Keywords: Glucocorticoids, clobetasol, mast cell, weal, flare, skin, histamine, human

Introduction

While a beneficial role for glucocorticoids in inhibiting the late phase of the allergic response and in reducing allergic inflammation is well established, their possible benefits in the mast cell-mediated early phase of the allergic response is less clear. In urticaria, for example, they are poorly effective when given acutely but may afford benefit when used for more prolonged periods. However, when considering the use of glucocorticoids for prolonged periods, clinicians have to balance the benefits of therapy against the potential long-term detrimental effects on the skin, which include thinning and a reduction of cutaneous immune defences.

There are three possible mechanisms by which glucocorticoids may lead to a suppression of the mast cell-dependent weal and flare response in the skin. The first is an inhibitory action on mast cell mediator release, the second an effect on mast cell recruitment and maturation, and the third a reduction of the responsiveness of the vasculature to mast cell mediators.

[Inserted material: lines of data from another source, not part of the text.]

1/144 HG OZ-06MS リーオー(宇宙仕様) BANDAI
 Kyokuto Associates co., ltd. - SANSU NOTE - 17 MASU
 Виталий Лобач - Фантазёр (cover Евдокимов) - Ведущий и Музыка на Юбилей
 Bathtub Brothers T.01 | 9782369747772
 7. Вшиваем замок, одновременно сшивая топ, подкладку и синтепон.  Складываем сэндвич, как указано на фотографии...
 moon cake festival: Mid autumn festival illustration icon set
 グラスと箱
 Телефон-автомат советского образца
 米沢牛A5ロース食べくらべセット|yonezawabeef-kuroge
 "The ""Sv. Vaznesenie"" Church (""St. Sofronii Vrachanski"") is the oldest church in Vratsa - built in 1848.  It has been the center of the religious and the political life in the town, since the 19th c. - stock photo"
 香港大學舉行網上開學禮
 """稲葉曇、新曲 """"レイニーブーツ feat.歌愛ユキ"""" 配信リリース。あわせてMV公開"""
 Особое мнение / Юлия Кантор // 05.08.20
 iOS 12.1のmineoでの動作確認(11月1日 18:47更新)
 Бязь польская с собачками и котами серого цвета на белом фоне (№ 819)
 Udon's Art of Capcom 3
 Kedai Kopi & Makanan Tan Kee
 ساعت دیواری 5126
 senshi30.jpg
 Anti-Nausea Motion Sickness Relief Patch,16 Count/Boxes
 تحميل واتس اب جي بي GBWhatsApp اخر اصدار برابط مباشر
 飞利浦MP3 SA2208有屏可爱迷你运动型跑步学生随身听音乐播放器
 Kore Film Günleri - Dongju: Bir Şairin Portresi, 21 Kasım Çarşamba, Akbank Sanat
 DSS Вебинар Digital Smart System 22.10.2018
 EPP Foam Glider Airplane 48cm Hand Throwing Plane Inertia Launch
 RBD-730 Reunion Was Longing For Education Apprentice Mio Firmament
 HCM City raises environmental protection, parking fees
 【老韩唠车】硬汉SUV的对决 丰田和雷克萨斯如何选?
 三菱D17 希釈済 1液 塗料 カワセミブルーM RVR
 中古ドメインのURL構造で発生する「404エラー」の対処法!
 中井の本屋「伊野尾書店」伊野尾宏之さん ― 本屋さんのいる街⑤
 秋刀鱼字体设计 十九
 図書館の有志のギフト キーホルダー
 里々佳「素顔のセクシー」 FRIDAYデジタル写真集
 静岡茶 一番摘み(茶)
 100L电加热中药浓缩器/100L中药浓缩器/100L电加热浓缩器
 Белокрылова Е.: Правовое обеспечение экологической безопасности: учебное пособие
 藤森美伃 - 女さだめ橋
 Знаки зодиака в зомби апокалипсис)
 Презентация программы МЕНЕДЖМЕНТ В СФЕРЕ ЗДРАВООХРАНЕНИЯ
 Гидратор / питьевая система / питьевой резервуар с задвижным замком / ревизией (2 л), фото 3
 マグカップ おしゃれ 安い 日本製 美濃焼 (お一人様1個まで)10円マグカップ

An inhibition of mediator release from mast cells is unlikely. In vitro studies have demonstrated that incubation for 24 h with the potent synthetic glucocorticoid, dexamethasone, does not inhibit mediator release from human mast cells derived from the lung, intestine or skin (Cohan et al., 1989; Schleimer et al., 1983). Also in vivo, administration of glucocorticoids for periods of 48 h or less fails to reduce the magnitude of early phase allergic responses, indicating that mast cell degranulation is not inhibited (Atkins et al., 1990; Booij Noord et al., 1971; Dunsky et al., 1979; Slott & Zweiman, 1974).

That administration of glucocorticoids for periods in excess of a week reduces the size of weal and flare responses provoked in the skin by allergen or codeine, led to the suggestion that the recruitment and maturation of mast cells within tissues is inhibited by steroids (Olson et al., 1990; Pipkorn et al., 1989). Direct evidence in support of this suggestion was then obtained from biopsy studies in which both mast cell numbers and tissue histamine levels were shown to decrease from week 3 onwards of treatment of the skin with glucocorticoids (Lavker & Schechter, 1985; Pipkorn et al., 1989). This was confirmed by a study using electron microscopy in which Lavker & Schechter (1985) described the mast cells in steroid treated skin as ‘degenerating' and ‘dying'. This observed effect is most likely to be due to a combination of a reduction of mast cell recruitment to the tissue and an increased rate of apoptosis of the mast cells already present.

Although the ability of glucocorticoids to induce vasoconstriction in the skin (the blanching effect) is well established, evidence that they modify the responsiveness of the vasculature to the effects of mast cell mediators is equivocal, some workers reporting an inhibition of histamine-induced effects (Andersson & Pipkorn, 1987; Olson et al., 1990; Perretti & Ahluwalia, 2000; Singh & Singh, 1986; Stahle & Hägermark, 1984) whilst others reported no effect (Goldsmith et al., 1996; Lopez-Campos et al., 1998; Slott & Zweiman, 1974).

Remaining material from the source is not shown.